GIVEN PASSAGE =>
▼

This article is reprinted here with the kind permission of Kevin Knight, who has undertaken a project to transcribe an online version of the 1907 Catholic Encyclopedia.

While this article is taken from a volume written well before the liturgical reforms of the Second Vatican Council, it is still relevant from an historical perspective, allowing us to study the history of the Introit. It is also relevant for those who participate in the Extraordinary Form of the Roman Rite. In the Ordinary Form of the Roman Rite the Roman Missal includes an Entrance Antiphon for each Mass, intended to be recited if there is no music, or sung alone or with verses of a psalm. This is unfortunately almost always replaced by a congregational hymn.

▲

OBJECTIVE => Copy the passage about the Catholic Encyclopedia article, beginning at the words "This article is reprinted" and stopping after "a congregational hymn.", and substitute "Entrance Chant" for "Introit". The lines after this have no connection to the passage above.

INFORMATION SUPPLIED =>
▼

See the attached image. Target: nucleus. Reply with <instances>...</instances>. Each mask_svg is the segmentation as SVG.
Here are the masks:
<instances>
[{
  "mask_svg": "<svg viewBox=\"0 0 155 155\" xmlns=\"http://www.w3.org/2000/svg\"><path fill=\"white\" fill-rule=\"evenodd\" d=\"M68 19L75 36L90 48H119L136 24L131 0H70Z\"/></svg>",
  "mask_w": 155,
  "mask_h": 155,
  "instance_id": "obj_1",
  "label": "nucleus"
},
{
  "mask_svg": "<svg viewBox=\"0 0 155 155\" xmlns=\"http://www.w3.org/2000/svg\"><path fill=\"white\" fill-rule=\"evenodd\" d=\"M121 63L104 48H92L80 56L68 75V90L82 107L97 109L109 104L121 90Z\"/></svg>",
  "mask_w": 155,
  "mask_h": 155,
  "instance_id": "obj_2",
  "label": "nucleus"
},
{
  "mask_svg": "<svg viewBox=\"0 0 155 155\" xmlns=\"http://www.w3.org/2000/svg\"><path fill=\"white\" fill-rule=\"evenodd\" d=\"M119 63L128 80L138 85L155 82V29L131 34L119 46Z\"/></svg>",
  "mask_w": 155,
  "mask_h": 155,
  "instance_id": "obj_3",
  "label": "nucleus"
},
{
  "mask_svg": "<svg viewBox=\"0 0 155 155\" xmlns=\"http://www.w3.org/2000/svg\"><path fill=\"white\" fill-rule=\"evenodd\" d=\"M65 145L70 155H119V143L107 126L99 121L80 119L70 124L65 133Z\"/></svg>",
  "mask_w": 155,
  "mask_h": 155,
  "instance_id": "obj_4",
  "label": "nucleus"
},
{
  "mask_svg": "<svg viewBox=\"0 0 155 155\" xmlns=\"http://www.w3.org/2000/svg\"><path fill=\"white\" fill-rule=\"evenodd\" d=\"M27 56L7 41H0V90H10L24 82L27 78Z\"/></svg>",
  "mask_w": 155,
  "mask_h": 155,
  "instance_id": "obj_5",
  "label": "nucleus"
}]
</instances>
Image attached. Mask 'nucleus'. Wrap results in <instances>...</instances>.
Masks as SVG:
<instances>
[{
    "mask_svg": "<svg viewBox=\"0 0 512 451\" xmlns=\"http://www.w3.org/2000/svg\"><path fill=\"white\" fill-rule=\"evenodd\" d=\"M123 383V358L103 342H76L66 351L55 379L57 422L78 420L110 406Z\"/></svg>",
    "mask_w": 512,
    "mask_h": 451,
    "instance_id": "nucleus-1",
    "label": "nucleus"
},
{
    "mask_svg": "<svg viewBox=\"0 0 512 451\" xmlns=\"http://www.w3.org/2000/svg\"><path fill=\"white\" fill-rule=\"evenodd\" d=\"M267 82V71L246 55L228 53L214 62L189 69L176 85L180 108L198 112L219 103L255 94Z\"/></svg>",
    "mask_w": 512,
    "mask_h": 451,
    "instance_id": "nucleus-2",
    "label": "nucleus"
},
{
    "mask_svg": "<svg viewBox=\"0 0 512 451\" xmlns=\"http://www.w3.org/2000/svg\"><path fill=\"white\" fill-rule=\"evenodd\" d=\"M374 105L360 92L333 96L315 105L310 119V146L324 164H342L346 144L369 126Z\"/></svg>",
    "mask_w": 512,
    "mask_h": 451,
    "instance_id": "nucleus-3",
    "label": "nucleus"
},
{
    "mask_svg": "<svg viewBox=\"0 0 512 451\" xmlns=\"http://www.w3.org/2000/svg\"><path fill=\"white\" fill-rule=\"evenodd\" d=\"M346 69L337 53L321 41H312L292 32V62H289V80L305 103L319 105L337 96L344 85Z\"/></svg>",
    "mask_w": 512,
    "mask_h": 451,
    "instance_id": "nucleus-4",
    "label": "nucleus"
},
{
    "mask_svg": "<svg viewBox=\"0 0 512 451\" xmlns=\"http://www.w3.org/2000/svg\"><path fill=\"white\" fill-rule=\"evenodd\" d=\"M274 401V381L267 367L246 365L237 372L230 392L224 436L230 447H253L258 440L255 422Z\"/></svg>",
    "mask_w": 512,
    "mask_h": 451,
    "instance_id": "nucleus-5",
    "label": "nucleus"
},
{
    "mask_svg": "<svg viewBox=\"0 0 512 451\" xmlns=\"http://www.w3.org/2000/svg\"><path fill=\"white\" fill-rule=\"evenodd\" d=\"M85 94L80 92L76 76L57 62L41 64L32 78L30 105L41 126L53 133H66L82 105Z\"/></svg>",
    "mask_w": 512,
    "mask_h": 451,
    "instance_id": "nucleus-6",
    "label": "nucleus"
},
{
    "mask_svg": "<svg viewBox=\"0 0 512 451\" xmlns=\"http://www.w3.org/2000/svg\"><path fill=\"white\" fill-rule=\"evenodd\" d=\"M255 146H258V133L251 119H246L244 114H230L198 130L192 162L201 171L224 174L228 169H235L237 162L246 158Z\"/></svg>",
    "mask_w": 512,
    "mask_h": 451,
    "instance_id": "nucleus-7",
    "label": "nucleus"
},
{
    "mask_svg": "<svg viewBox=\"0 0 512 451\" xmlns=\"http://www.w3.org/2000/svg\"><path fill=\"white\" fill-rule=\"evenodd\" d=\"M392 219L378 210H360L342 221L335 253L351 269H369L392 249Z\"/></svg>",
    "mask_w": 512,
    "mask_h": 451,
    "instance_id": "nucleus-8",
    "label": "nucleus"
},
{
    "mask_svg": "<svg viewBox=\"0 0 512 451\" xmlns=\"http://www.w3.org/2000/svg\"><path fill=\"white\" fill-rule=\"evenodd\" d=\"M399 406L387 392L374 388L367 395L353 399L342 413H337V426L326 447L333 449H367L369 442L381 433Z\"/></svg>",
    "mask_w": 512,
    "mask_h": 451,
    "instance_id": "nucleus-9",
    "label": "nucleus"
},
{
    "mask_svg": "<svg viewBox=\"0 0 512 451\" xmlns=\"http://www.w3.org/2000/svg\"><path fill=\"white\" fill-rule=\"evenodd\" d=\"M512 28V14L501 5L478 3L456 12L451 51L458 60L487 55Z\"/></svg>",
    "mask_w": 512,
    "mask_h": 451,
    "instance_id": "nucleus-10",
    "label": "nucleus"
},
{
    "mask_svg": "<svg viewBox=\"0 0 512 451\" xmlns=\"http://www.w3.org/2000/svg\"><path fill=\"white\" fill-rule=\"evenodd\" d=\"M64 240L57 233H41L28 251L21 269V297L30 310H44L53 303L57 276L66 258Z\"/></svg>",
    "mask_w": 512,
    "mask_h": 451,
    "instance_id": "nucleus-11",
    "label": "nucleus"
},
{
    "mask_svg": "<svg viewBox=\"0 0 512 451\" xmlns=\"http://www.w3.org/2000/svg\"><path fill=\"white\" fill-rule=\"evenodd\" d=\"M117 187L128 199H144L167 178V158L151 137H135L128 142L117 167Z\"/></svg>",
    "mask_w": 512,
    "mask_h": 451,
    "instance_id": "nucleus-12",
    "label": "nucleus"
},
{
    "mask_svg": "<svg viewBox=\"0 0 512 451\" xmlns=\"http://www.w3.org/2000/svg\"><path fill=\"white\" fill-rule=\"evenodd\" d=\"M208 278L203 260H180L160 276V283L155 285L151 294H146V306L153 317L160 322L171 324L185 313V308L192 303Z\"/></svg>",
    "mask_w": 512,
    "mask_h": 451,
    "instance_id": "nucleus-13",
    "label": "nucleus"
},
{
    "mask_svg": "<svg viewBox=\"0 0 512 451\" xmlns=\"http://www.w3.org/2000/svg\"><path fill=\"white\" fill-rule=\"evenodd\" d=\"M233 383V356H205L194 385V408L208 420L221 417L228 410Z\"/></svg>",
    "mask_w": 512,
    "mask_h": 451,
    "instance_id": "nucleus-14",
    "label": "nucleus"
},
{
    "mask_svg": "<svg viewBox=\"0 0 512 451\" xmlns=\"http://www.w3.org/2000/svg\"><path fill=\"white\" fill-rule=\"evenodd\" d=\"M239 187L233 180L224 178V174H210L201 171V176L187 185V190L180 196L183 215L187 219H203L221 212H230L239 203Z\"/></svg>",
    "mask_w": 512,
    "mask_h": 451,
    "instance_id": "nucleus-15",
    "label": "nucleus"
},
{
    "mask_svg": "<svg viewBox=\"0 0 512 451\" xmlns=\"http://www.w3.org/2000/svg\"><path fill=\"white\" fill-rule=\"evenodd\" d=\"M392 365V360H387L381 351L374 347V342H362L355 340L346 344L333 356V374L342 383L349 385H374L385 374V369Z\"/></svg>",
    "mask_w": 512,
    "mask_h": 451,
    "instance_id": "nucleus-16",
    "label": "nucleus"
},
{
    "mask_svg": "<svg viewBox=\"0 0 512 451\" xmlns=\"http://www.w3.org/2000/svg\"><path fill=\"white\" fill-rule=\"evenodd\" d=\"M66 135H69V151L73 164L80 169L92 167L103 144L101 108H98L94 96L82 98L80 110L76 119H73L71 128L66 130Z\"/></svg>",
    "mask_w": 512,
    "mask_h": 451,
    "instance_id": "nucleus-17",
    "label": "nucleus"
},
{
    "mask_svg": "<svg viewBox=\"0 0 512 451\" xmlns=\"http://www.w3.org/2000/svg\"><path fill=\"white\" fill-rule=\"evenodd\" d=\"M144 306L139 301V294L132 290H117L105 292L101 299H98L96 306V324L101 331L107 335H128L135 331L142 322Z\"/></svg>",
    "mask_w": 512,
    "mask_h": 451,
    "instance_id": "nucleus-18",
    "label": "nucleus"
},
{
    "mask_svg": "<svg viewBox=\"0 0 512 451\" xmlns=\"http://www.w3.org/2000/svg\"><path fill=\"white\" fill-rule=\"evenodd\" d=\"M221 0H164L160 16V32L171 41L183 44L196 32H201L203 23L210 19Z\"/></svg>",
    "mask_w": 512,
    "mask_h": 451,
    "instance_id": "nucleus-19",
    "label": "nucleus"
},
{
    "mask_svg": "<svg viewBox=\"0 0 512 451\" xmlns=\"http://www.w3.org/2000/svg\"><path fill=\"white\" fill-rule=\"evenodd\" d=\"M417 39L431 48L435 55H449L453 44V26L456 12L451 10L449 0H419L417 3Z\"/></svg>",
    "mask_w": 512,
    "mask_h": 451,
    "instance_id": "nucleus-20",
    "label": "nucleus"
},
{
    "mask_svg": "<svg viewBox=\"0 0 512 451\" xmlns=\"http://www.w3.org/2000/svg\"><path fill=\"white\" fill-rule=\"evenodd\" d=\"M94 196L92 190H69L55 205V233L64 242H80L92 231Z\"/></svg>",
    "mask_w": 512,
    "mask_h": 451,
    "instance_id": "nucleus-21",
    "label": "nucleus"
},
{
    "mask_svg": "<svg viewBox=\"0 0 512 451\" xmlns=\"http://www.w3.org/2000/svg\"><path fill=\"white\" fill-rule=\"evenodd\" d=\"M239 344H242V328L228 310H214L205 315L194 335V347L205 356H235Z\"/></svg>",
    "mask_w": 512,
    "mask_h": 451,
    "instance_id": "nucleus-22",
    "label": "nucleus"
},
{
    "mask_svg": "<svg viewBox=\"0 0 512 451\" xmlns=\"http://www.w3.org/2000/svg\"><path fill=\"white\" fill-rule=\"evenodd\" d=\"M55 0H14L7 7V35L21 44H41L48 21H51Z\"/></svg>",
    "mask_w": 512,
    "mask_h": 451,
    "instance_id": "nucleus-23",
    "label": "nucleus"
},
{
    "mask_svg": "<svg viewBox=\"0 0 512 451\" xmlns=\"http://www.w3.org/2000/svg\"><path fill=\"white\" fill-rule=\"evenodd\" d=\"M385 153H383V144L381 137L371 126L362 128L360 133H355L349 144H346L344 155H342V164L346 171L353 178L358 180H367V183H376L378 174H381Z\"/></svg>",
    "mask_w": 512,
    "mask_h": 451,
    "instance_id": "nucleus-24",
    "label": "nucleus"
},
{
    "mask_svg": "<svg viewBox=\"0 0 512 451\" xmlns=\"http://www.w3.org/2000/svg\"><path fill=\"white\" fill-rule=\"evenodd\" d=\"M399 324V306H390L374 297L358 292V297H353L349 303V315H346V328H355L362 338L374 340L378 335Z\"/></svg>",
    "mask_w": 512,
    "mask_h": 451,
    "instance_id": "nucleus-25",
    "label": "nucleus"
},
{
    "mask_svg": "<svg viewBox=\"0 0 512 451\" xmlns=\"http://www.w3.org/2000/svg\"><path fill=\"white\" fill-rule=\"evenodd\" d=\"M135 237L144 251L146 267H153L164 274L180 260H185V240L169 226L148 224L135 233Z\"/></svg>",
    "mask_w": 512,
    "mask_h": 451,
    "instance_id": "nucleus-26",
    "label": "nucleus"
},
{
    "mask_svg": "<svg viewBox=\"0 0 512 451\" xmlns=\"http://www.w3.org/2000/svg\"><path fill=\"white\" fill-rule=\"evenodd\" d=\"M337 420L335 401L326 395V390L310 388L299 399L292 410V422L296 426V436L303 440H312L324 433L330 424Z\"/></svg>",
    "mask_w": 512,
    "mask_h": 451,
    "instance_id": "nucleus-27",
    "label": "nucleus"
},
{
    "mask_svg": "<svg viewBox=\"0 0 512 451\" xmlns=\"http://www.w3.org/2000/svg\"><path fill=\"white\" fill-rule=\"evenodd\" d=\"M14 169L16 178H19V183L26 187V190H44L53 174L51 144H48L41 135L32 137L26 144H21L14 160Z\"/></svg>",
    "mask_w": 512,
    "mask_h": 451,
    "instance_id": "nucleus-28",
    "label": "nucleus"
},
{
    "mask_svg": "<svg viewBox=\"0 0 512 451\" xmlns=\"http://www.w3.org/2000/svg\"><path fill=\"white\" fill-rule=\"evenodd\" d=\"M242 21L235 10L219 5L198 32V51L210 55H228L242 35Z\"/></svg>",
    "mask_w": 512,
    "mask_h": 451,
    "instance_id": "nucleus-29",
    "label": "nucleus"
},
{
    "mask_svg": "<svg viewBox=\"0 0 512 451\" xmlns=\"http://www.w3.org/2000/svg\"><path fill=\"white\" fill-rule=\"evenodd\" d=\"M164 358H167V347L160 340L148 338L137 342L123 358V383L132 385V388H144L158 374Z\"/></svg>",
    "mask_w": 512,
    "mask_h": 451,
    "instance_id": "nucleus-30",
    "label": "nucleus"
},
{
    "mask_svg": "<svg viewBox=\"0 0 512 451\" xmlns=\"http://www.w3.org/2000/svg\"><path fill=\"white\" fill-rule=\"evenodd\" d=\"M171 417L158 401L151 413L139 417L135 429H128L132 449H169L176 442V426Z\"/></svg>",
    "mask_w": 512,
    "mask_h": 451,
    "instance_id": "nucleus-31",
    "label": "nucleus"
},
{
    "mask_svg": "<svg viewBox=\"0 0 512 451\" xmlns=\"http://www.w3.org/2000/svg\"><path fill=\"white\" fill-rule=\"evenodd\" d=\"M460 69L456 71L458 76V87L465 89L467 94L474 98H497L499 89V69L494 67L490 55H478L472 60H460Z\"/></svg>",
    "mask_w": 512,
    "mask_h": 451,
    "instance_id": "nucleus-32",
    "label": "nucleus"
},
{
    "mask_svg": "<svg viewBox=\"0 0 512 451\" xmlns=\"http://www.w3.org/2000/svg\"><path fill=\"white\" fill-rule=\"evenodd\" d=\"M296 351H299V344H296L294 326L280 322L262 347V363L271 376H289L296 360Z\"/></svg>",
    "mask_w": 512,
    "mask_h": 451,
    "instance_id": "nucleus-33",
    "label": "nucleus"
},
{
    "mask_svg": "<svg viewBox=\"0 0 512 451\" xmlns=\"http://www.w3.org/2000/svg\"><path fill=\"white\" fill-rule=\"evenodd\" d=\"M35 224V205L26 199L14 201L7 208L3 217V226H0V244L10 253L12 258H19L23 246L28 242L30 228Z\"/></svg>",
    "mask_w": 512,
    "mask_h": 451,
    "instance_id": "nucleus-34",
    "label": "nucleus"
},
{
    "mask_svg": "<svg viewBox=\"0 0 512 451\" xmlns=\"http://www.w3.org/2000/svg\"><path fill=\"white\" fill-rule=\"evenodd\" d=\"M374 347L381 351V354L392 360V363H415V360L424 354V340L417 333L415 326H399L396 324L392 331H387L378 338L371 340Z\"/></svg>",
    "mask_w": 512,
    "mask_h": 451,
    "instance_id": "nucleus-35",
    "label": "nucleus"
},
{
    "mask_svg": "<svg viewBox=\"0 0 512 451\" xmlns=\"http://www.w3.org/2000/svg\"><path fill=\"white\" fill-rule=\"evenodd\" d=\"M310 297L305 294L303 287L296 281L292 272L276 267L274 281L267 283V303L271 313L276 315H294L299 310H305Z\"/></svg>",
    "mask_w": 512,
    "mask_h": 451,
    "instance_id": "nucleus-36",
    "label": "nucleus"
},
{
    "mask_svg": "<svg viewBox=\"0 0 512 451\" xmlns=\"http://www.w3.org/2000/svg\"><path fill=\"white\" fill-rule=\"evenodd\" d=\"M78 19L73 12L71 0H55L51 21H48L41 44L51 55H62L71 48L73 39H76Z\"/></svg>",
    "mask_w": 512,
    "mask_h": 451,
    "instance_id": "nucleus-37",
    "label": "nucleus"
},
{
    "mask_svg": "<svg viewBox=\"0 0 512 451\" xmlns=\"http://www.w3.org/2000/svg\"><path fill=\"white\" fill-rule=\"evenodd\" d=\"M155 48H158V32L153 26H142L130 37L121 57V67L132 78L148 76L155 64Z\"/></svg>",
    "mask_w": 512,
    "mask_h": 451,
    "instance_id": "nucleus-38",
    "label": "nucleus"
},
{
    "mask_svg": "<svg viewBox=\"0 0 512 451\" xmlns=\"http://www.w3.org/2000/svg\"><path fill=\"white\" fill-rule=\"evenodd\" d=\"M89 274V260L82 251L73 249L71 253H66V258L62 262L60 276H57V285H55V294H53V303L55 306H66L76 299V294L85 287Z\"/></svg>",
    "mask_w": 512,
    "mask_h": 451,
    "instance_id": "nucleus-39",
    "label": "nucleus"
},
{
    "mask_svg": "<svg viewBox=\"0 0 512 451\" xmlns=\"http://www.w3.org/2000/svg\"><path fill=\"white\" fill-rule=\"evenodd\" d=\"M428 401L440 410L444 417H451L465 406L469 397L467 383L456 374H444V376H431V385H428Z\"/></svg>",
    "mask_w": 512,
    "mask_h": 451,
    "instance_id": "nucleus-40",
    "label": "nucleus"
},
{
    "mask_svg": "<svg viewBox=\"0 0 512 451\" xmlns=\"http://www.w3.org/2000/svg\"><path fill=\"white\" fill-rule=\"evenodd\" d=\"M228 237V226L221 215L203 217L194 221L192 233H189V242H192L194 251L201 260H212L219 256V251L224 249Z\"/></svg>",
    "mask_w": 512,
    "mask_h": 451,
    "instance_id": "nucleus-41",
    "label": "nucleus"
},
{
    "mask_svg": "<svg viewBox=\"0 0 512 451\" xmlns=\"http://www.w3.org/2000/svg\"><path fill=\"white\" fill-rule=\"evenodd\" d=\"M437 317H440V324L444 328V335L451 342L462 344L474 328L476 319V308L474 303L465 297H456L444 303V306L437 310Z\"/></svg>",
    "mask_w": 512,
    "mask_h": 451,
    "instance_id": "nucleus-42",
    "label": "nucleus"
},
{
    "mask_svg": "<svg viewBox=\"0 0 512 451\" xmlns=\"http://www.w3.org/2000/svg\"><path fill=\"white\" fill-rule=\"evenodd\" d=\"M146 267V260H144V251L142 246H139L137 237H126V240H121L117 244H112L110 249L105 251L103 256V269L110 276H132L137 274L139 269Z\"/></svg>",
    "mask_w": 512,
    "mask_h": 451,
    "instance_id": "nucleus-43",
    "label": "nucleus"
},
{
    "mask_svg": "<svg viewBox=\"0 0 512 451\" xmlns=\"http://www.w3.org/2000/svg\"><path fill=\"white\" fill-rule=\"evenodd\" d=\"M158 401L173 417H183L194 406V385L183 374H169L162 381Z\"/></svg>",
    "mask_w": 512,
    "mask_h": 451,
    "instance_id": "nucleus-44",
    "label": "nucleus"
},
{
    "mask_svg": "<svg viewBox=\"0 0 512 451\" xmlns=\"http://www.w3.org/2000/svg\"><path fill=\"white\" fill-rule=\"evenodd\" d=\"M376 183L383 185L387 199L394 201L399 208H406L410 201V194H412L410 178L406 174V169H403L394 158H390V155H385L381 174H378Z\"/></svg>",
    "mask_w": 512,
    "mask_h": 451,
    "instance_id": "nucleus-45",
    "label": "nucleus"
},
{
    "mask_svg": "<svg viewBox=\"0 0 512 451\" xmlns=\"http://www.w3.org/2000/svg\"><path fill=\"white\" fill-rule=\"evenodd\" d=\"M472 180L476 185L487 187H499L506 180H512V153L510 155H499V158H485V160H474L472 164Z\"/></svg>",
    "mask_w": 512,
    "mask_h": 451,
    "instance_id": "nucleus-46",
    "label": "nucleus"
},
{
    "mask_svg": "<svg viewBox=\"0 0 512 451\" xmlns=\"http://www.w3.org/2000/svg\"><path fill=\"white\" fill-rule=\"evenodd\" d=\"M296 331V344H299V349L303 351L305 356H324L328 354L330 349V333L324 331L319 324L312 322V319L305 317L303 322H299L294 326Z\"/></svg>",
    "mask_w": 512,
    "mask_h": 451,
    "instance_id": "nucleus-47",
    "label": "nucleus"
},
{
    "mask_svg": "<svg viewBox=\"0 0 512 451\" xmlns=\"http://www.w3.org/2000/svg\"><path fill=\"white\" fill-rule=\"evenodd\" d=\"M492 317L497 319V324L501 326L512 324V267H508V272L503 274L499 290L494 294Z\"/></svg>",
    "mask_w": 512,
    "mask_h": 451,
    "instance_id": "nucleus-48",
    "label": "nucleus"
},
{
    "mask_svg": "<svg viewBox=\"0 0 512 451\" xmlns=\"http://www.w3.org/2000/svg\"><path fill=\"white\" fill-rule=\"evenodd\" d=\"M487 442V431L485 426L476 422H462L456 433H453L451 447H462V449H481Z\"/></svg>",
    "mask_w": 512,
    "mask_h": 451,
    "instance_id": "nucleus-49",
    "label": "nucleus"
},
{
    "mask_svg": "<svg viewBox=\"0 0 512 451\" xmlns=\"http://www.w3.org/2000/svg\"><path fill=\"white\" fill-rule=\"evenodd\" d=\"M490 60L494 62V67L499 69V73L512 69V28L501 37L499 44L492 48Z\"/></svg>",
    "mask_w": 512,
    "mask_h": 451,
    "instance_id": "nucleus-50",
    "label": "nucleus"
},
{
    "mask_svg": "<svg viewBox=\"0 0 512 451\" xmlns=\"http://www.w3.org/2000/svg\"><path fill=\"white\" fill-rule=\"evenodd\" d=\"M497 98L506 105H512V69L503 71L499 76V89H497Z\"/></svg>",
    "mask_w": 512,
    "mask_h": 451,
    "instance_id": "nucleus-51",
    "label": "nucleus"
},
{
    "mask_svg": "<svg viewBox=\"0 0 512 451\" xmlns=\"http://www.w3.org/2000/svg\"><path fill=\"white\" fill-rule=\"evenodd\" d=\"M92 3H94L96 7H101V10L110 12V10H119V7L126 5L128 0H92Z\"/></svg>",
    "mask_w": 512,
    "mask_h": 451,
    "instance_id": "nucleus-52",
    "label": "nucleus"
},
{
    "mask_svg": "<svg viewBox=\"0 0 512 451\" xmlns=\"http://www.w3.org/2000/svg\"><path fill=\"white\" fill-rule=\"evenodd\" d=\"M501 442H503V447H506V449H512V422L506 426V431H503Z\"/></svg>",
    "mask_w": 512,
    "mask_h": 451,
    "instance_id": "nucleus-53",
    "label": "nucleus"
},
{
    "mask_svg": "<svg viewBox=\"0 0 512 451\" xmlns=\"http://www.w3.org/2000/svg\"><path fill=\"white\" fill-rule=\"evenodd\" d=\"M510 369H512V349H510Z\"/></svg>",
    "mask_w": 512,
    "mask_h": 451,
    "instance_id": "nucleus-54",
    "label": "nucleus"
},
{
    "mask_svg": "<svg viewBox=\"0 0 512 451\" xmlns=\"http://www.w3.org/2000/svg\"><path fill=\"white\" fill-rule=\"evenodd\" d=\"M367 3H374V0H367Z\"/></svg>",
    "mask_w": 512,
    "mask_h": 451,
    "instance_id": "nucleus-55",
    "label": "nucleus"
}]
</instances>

▲

THE ANSWER =>
This article is reprinted here with the kind permission of Kevin Knight, who has undertaken a project to transcribe an online version of the 1907 Catholic Encyclopedia.

While this article is taken from a volume written well before the liturgical reforms of the Second Vatican Council, it is still relevant from an historical perspective, allowing us to study the history of the Entrance Chant. It is also relevant for those who participate in the Extraordinary Form of the Roman Rite. In the Ordinary Form of the Roman Rite the Roman Missal includes an Entrance Antiphon for each Mass, intended to be recited if there is no music, or sung alone or with verses of a psalm. This is unfortunately almost always replaced by a congregational hymn.